-- INSTRUCTION 1 --
Using the passage on Paul below, say whether each statement agrees with it: (a) Paul longed to stand before Christ with every Gentile convert behind him; (b) Paul's converts always followed his instructions; (c) the radical transformation from the inside out is tied to 2 Cor 3:4-4:1. Answer each with yes or no and quote the deciding words of the passage.

At times Paul acted like that question wouldn’t be answered until the parousia of Christ. He envisioned the day when he would be vindicated, when all doubts would be put to rest, when every question would be answered—the day he presented all of his converts to Christ as blameless children of Abraham. Then and only then would Paul’s boast be legitimized: “For what is our hope or joy or crown of boasting before our Lord Jesus at his coming? Is it not you?” (1 Thess 2:19). Paul longed for the day when he would stand before Christ, with every Gentile convert standing behind him as an eternal witness to the truth of the gospel he preached. (By the way, I love Paul’s vision—that one day I will stand with all the Gentiles who have believed in Jesus Christ. A vast multitude behind the apostle to the Gentiles, we will all celebrate that his work was not in vain.) At the same time, Paul also spoke of a confidence, a boldness of resurrection faith that gave him courage to face every trial with a sense of divine blessing (1 Thess 2:1-2). Regardless of how things looked on the outside—his body wasting away, his enemies hindering his mission, his converts ignoring his instructions—Paul was convinced he was experiencing the resurrection of Christ on the inside. A renewed mind. An encouraged heart. A satisfied soul. An undefeatable Spirit. Indeed, only the glorious resurrection of Christ could explain how a man could undergo such a radical transformation from the inside out (2 Cor 3:4-4:1).

-- INSTRUCTION 2 --
Locate every row below that contains the word "handbag", and copy each such line in full. Case counts.

Records of spatial reasoning questions:
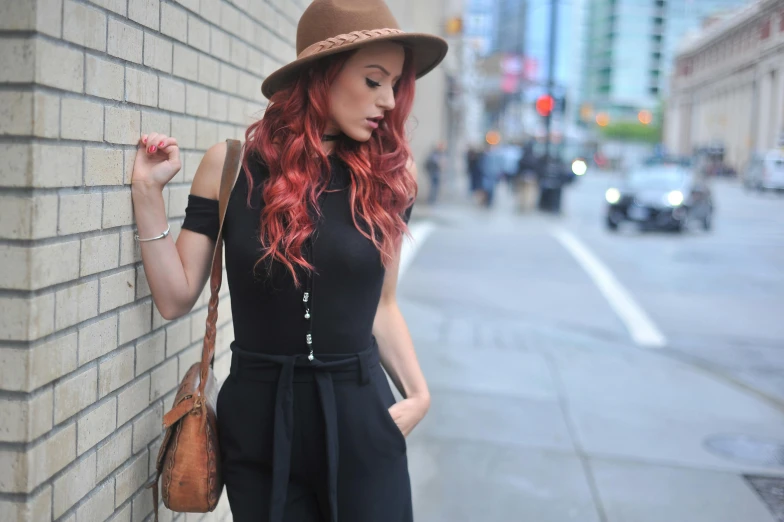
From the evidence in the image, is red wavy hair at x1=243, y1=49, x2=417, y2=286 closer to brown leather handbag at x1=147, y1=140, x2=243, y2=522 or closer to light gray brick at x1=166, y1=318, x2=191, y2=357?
brown leather handbag at x1=147, y1=140, x2=243, y2=522

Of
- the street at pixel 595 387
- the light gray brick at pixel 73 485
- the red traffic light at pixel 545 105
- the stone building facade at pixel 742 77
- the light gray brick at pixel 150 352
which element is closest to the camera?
the light gray brick at pixel 73 485

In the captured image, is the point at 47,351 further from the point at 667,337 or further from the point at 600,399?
the point at 667,337

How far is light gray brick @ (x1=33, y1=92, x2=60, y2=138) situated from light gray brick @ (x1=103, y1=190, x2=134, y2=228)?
0.93ft

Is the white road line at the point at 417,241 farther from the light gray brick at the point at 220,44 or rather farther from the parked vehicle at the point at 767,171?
the parked vehicle at the point at 767,171

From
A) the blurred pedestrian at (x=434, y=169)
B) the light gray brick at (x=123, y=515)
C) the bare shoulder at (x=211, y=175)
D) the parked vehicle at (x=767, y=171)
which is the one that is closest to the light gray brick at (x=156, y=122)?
the bare shoulder at (x=211, y=175)

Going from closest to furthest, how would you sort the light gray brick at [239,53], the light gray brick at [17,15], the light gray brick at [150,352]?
1. the light gray brick at [17,15]
2. the light gray brick at [150,352]
3. the light gray brick at [239,53]

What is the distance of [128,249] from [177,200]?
0.49m

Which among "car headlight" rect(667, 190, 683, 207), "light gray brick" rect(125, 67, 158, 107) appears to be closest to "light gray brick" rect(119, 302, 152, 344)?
"light gray brick" rect(125, 67, 158, 107)

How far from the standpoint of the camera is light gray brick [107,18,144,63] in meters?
1.94

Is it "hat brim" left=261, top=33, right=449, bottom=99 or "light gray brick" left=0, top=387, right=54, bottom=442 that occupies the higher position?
"hat brim" left=261, top=33, right=449, bottom=99

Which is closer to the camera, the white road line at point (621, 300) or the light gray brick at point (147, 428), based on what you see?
the light gray brick at point (147, 428)

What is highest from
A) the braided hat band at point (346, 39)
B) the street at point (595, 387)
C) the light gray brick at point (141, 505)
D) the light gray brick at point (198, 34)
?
the light gray brick at point (198, 34)

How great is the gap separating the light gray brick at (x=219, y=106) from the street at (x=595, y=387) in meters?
2.32

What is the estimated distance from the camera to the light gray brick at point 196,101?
102 inches
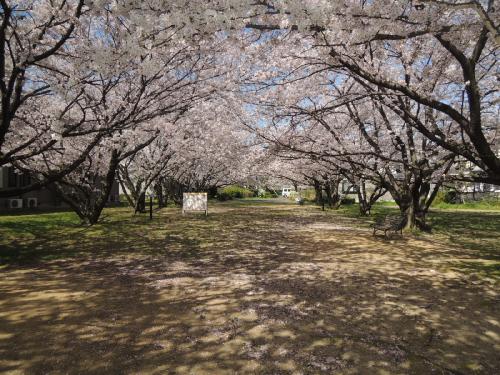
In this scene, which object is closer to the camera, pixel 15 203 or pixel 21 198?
pixel 15 203

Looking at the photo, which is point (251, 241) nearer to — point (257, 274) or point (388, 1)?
point (257, 274)

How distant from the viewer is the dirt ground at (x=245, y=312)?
4.00 m

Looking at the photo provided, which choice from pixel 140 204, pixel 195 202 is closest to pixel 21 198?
pixel 140 204

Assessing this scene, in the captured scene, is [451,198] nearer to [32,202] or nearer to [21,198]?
[32,202]

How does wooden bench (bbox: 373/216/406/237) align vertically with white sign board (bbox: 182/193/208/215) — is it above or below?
below

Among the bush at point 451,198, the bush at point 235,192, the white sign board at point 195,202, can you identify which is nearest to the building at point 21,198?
the white sign board at point 195,202

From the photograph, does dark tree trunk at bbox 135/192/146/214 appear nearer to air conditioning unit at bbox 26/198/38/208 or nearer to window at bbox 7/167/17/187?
air conditioning unit at bbox 26/198/38/208

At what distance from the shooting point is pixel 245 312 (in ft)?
18.1

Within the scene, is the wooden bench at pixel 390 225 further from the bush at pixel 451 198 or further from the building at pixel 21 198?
the bush at pixel 451 198

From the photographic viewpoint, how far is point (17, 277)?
7414 mm

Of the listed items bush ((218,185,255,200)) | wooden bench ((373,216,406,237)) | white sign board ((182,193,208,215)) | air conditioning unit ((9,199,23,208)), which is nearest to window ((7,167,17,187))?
air conditioning unit ((9,199,23,208))

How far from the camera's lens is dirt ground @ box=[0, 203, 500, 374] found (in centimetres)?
400

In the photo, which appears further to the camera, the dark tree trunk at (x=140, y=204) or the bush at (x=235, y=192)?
the bush at (x=235, y=192)

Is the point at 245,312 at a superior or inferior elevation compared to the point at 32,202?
inferior
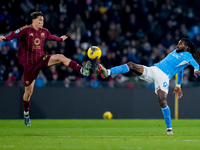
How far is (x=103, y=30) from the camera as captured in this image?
20.8 meters

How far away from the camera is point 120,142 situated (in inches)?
326

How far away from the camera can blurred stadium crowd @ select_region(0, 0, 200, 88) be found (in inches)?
703

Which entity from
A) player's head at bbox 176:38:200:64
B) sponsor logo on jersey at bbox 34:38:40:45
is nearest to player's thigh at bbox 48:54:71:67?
sponsor logo on jersey at bbox 34:38:40:45

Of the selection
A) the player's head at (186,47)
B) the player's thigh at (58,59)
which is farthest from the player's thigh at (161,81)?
the player's thigh at (58,59)

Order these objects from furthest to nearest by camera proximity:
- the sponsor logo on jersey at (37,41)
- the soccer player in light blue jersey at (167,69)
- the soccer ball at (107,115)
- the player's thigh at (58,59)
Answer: the soccer ball at (107,115)
the sponsor logo on jersey at (37,41)
the player's thigh at (58,59)
the soccer player in light blue jersey at (167,69)

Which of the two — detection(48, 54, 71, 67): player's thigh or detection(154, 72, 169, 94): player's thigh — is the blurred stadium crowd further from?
detection(154, 72, 169, 94): player's thigh

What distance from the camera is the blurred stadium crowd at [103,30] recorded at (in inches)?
703

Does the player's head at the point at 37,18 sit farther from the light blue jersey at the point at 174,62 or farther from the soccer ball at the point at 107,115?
the soccer ball at the point at 107,115

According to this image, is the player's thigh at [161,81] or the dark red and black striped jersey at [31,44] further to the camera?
the dark red and black striped jersey at [31,44]

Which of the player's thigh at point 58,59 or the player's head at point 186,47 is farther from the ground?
the player's head at point 186,47

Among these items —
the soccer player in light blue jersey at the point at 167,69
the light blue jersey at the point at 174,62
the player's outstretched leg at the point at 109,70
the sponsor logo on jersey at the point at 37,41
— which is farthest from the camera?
the sponsor logo on jersey at the point at 37,41

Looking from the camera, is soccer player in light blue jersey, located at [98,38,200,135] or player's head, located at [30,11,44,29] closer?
soccer player in light blue jersey, located at [98,38,200,135]

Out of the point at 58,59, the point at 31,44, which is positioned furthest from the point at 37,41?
the point at 58,59

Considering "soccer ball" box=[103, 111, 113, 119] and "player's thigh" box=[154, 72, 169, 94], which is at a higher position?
"player's thigh" box=[154, 72, 169, 94]
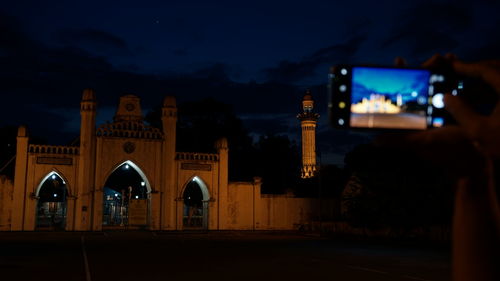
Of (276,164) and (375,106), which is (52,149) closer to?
(276,164)

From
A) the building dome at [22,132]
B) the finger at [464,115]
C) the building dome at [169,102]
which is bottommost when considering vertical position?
the finger at [464,115]

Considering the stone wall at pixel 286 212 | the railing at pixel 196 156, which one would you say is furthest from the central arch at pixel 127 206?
the stone wall at pixel 286 212

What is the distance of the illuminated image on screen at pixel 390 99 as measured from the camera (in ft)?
8.37

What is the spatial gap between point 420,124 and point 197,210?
46326mm

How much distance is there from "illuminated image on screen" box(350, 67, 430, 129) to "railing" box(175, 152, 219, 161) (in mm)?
40271

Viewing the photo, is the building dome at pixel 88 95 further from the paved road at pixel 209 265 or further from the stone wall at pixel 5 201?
the paved road at pixel 209 265

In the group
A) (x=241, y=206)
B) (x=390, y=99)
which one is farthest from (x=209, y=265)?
(x=241, y=206)

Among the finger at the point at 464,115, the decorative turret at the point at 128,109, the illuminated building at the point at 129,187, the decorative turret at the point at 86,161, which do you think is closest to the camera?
the finger at the point at 464,115

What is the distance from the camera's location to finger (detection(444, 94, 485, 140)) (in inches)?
89.4

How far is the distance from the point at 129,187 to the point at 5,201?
329 inches

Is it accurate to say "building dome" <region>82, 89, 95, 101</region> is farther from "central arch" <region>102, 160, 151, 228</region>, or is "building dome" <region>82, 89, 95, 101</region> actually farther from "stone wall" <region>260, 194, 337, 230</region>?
"stone wall" <region>260, 194, 337, 230</region>

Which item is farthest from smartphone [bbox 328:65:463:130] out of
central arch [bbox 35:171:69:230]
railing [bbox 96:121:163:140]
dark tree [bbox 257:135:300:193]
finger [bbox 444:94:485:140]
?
dark tree [bbox 257:135:300:193]

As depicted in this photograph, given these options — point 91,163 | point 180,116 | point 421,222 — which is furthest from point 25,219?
point 180,116

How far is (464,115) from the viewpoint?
92.1 inches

-- WRITTEN ANSWER 1 --
(a) Yes: "Paul longed for the day when he would stand before Christ, with every Gentile convert standing behind him as an eternal witness to the truth of the gospel he preached."
(b) No: "his converts ignoring his instructions"
(c) Yes: "only the glorious resurrection of Christ could explain how a man could undergo such a radical transformation from the inside out (2 Cor 3:4-4:1)."

-- WRITTEN ANSWER 2 --
From the evidence in the image, is red wavy hair at x1=243, y1=49, x2=417, y2=286 closer to brown leather handbag at x1=147, y1=140, x2=243, y2=522 or closer to light gray brick at x1=166, y1=318, x2=191, y2=357?
brown leather handbag at x1=147, y1=140, x2=243, y2=522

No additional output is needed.